Or, pour l’attentat de Nice, la sphère médiatique a rapidement tourné le dos à cette conception ouverte, justifiant souvent que le tueur n’avait « rien à voir avec la religion »… car il était bisexuel, avait une sexualité « débridée » (le procureur François Molins), parce qu’il buvait de l’alcool, multipliait les conquêtes, ne faisait pas ses prières… mais surtout : il pratiquait la Salsa. Pour toutes ces raisons dirimantes, la sphère médiatique tend donc à lui refuser le statut de musulman.
Cela pose problème, car il faudrait dès lors, en bonne logique, nier l’identité musulmane des hommes bisexuels, buveurs d’alcool, qui ne font pas leur ramadan et tapent leur femme. Aussitôt, le monde musulman se réduirait sensiblement : ses "athées pratiques" seraient excommuniés. On mesure naturellement quelque péril à ce type de raisonnement : une fitna générale, basée sur la légalité religieuse des comportements quotidiens.
Il est donc intéressant de remarquer qu’en certaines circonstances, pour éviter à tout prix un "amalgame" (le terroriste est musulman), la sphère médiatique préfère se rallier à une conception légaliste et fidéiste de l’islam. Pour autant, notre question n’est toujours pas élucidée : Mohamed Lahouaiej Bouhlel était-il effectivement ou non musulman ? Il s’agit en vérité d’une question de scolastique serrée, qu’un Thomas d’Aquin ou qu’un Guillaume d’Auxerre pourraient peut-être traiter. Ce serait d’ailleurs passionnant.
Mais nous, pauvres citoyens laïcs si peu formés aux concepts religieux… avons-nous la légitimité de répondre à un tel défi intellectuel ? Probablement pas, mais il ne faut pas trop se défiler pour autant. Nous pouvons avancer des hypothèses, mentionner certains faits, tenter de réfléchir.

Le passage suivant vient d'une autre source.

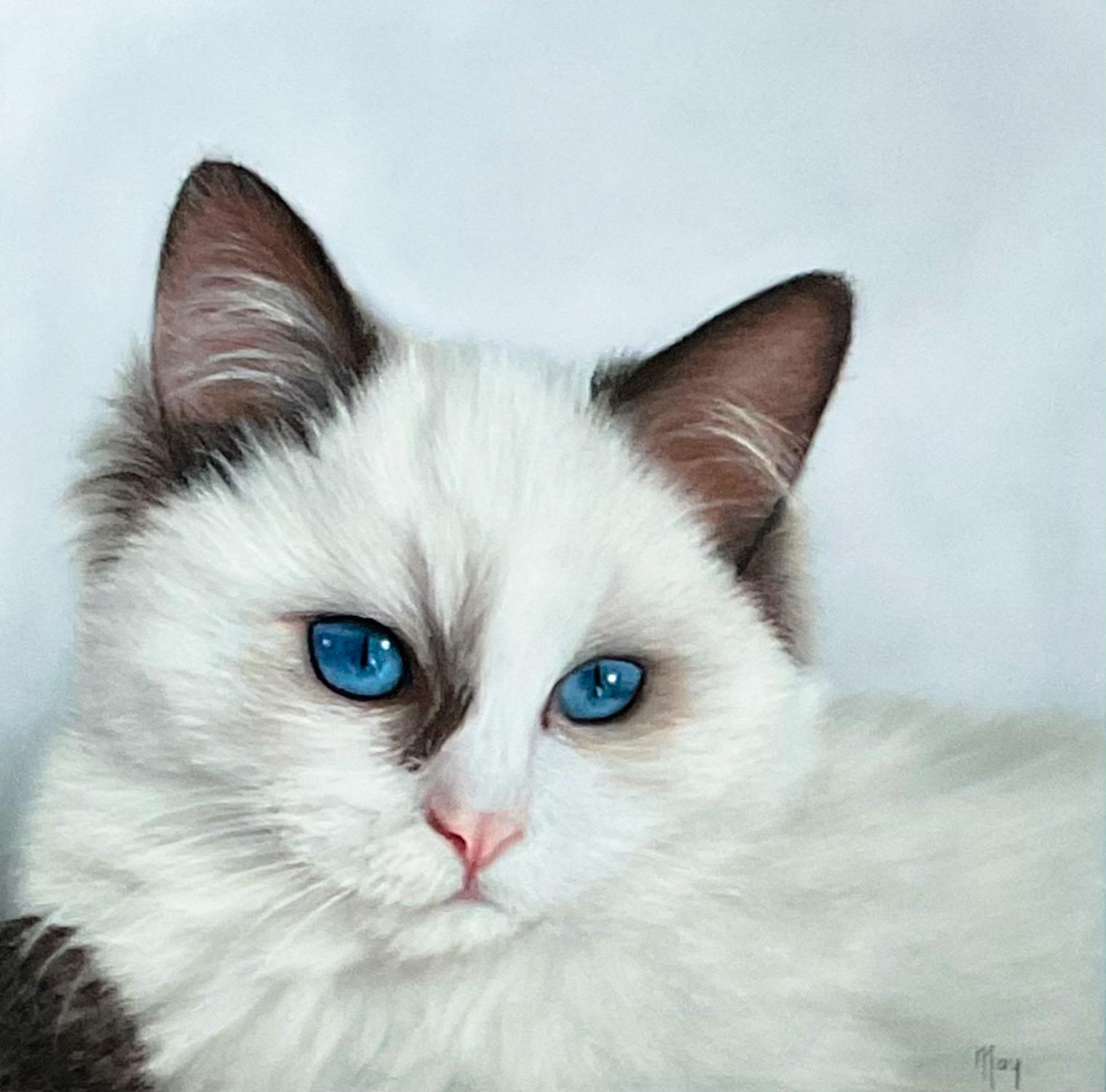 Pastel portret met pastel potlood op Pastelmat van een kat Blaze genaamd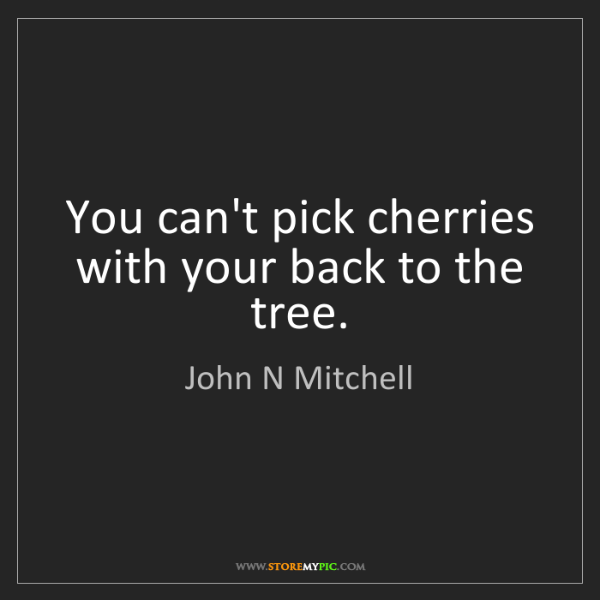 John N Mitchell: You can't pick cherries with your back to the tree.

Religion sociologique / religion révélée
Musulmans et chrétiens, nous devons clairement distinguer notre religion sociologique de notre religion "révélée" : nous pouvons être musulman ou chrétien sociologique, issu d’une communauté donnée et revendiquer lui appartenir, par nos racines, nos sentiments profonds, quelle que soit notre pratique. Ici, bien entendu, intervient la question de notre cohérence morale : sommes-nous un "vrai" musulman ? Un "vrai" chrétien ? Ceci est d’un autre ordre, plus important d’ailleurs, mais qui ici doit être tenu à l’écart.
Le fait est que des chrétiens et des musulmans tuent au nom de leur religion, quelle que soit la véracité de la révélation en question. Le fait est que les communautés seraient parfaites et infaillibles si chaque crime provenant de leur sein sociologique ne les concernait pas. La tentation communautaire est toujours la même.
On préfère regarder ailleurs, accuser les autres, trouver mille causes mais toujours se "laver les mains collectivement" en refusant de dire : oui, peut-être, dans notre communauté, il y a quelque chose qui ne va pas en ce moment. Nous allons résoudre le problème avec courage. Or, "l’islam n’a rien à voir", le "christianisme n’a rien à voir"… et pendant ce temps les attentats s’accumulent, car on refuse de reconnaître notre devoir collectif élémentaire : nous interroger de l'intérieur, sans complaisance aucune, quelles que soient les injustices contextuelles qui nous touchent, en ceci, en cela.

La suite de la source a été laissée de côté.